Virginia Tech (B.S. '20, biological systems engineering)
Spencer Lewis is a Ph.D. student in Cell Biology and Molecular Genetics Professor and Department Chair Kevin McIver’s lab studying how Streptococcus pyogenes regulates an adaptive response to heme stress. Although S. pyogenes infections can be treated with penicillin, there is no available vaccine and the disease remains a burden, especially to underdeveloped nations. Identifying the mechanisms of this regulation may present novel targets for future therapeutics. Lewis serves as the secretary for BSIB.
“My time with BSIB has shown me that I am not alone when it comes to the highs and lows of grad school. I am lucky to be a part of this supportive community which has given me more confidence as I progress with my research," Lewis said. "I encourage others to join BSIB to be a part of an uplifting community that will be an integral part of their support system in grad school, career and beyond.”

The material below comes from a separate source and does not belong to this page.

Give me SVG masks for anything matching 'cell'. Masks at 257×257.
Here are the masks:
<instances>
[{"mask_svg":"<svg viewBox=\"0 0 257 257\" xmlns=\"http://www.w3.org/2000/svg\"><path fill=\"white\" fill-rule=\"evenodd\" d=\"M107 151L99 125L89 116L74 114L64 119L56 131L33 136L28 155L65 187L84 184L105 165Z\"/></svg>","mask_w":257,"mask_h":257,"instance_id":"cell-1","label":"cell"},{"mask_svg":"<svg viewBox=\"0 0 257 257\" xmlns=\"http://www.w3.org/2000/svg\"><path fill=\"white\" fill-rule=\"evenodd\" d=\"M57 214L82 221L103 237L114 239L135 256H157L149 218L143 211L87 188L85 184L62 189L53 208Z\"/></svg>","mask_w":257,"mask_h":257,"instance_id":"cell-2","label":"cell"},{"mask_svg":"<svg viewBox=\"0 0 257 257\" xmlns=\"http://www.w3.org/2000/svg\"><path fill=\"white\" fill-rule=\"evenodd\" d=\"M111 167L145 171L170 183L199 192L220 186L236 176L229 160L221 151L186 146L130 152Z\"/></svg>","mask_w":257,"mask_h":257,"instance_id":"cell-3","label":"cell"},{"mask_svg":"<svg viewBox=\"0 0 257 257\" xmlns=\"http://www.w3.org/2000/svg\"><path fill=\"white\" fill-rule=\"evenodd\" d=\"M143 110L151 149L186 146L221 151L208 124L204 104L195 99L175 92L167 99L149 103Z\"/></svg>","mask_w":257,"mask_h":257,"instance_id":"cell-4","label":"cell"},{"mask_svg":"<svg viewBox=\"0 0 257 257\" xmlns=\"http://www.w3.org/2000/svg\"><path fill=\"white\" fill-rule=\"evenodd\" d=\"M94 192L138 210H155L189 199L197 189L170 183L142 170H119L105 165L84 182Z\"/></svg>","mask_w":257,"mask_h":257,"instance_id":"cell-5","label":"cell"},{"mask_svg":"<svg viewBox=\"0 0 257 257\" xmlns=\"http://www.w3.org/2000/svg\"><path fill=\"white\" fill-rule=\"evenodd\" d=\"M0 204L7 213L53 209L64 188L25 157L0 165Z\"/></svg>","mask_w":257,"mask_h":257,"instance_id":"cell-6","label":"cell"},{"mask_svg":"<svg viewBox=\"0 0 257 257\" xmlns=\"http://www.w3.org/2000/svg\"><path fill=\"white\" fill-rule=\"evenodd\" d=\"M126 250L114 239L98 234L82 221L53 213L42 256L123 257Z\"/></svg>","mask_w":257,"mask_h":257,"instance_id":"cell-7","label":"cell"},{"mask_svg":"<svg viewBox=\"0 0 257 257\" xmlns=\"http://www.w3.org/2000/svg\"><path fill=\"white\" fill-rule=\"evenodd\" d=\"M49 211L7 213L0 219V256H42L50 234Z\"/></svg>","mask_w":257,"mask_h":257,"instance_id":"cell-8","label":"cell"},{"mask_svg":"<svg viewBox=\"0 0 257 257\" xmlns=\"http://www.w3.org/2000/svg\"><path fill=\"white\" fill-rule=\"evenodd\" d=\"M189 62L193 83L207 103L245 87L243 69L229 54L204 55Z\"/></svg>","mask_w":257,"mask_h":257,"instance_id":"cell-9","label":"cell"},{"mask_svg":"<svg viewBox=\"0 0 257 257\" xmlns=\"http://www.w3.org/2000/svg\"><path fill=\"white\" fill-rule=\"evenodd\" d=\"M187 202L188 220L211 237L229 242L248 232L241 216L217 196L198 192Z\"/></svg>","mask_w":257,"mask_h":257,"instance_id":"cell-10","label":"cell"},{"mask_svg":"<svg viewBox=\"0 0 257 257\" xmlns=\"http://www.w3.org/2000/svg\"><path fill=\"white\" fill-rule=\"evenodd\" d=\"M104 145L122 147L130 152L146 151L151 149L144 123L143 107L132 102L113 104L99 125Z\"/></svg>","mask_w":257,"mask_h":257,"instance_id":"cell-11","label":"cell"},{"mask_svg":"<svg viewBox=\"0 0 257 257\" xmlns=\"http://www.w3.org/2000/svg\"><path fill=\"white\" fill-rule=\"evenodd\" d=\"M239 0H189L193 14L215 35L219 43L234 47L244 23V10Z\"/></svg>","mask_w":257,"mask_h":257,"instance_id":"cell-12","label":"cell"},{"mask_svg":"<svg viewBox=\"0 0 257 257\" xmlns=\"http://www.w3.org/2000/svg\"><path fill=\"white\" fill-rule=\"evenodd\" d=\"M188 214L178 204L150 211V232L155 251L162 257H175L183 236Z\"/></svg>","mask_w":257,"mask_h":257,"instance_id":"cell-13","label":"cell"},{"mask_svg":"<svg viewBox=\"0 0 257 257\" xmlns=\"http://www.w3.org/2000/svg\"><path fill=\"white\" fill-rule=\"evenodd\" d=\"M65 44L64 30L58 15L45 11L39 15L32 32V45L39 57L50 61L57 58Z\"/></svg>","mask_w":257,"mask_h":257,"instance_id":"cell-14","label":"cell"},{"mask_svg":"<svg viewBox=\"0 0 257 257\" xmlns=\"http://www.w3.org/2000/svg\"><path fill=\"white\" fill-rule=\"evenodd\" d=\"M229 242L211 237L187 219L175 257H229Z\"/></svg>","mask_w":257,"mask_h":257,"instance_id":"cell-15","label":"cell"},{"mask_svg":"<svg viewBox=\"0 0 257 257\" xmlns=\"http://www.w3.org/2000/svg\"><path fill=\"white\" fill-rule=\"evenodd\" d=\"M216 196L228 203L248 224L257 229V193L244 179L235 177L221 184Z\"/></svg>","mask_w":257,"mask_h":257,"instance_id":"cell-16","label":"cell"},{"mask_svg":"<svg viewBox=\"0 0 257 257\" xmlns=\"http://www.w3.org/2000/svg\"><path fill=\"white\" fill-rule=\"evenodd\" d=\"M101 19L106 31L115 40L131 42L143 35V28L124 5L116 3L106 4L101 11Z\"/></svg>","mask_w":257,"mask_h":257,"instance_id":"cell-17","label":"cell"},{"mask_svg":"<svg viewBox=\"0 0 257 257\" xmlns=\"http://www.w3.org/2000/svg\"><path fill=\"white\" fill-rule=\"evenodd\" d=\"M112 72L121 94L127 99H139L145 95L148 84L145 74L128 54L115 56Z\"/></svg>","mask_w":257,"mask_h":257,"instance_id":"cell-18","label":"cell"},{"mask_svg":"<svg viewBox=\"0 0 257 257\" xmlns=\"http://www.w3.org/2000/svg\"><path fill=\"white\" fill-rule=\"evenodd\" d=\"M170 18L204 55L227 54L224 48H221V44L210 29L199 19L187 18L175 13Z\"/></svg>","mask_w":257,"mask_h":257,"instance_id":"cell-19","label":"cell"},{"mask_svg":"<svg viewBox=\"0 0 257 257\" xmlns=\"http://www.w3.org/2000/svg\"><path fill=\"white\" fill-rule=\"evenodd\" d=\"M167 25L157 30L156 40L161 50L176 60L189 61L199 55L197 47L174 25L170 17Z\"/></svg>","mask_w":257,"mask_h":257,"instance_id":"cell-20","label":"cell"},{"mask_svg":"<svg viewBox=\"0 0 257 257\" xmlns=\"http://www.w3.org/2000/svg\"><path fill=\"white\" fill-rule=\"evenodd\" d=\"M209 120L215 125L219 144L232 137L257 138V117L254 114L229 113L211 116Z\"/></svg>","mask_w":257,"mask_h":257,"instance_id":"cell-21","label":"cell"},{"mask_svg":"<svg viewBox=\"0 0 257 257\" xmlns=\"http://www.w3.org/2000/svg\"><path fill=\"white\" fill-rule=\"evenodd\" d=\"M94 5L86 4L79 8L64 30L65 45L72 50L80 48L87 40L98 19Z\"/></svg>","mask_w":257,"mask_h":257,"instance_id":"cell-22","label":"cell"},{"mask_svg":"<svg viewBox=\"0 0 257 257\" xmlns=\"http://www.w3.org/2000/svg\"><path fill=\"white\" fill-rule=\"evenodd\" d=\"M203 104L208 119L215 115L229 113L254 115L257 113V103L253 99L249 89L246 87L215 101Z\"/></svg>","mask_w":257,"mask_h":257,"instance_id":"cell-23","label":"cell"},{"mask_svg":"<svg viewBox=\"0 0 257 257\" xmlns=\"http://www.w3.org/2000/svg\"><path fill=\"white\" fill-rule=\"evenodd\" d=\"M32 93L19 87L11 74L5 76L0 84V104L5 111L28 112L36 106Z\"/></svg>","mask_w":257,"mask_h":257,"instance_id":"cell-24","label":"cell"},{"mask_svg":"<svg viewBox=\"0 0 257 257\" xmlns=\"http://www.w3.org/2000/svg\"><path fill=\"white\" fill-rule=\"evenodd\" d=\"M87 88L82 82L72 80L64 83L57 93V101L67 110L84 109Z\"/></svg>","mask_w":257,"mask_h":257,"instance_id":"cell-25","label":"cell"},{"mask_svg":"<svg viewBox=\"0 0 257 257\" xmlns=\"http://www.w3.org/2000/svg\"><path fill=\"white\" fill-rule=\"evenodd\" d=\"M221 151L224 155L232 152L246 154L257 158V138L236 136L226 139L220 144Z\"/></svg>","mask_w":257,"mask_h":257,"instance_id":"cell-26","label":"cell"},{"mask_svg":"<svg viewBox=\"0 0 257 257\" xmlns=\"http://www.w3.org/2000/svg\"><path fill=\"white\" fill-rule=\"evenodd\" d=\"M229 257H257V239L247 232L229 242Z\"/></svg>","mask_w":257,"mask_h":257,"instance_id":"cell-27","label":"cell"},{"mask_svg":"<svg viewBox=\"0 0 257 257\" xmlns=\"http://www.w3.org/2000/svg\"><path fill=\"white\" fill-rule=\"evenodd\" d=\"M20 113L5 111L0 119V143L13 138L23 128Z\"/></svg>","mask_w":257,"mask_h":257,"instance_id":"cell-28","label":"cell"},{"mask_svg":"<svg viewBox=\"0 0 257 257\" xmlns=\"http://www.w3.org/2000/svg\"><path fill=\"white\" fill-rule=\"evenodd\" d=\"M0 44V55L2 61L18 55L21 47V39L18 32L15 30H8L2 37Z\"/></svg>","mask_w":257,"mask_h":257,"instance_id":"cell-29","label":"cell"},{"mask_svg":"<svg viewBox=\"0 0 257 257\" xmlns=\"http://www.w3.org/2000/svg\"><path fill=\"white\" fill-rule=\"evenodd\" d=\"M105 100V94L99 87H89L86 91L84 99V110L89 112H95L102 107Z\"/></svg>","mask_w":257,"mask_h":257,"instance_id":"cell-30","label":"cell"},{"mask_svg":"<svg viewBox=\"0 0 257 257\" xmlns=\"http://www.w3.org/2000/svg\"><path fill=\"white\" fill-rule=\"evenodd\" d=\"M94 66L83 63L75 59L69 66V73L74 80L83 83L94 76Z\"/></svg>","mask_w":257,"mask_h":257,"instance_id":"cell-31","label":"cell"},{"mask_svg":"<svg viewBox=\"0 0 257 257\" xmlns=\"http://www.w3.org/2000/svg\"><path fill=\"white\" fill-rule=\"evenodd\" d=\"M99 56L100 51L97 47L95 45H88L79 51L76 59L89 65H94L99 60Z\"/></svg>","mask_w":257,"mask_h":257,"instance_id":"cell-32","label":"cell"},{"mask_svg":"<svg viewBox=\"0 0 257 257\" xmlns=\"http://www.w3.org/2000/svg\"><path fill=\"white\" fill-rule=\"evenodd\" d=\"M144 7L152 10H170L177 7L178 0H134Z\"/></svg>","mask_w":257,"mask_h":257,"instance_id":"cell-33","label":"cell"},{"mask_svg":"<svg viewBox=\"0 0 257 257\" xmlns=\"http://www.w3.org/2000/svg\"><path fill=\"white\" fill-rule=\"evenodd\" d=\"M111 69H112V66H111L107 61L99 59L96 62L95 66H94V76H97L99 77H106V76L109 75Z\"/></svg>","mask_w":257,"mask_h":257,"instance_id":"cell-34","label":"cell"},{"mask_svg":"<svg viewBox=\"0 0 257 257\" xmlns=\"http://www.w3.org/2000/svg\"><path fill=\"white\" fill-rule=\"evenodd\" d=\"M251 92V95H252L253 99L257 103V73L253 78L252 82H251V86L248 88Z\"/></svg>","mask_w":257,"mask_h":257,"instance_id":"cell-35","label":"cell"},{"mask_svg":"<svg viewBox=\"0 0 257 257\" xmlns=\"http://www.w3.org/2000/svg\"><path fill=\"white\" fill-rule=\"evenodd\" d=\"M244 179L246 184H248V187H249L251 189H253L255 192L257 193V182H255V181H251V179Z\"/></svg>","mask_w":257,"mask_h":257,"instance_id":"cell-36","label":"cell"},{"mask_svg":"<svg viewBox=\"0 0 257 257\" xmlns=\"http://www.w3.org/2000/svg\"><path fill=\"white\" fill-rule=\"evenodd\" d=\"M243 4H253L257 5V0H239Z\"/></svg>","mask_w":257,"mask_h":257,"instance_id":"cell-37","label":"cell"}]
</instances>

Lehigh University (B.S. '20, biology)
Aisha Abdulkarimu is a Ph.D. student in Bioengineering Assistant Professor Katharina Maisel’s lab at UMD. Her research focuses on how mechanical cues received by lymphatic endothelial cells affect their transport and permeability. The human lymphatic system can malfunction and become “leaky” in pathological conditions leading to a poor immune response; her research aims to understand lymphatic functions in disease and identify therapeutic targets. Abdulkarim serves as the activities coordinator for BSIB.
“Being a part of BSIB is empowering. I am so grateful to be a part of a community of like-minded individuals who share similar experiences, remind me that I belong and utilize our position to mentor and give back,” Abdulkarimu said. “Join our group to remind yourself you are not alone in your experiences and to celebrate each other.”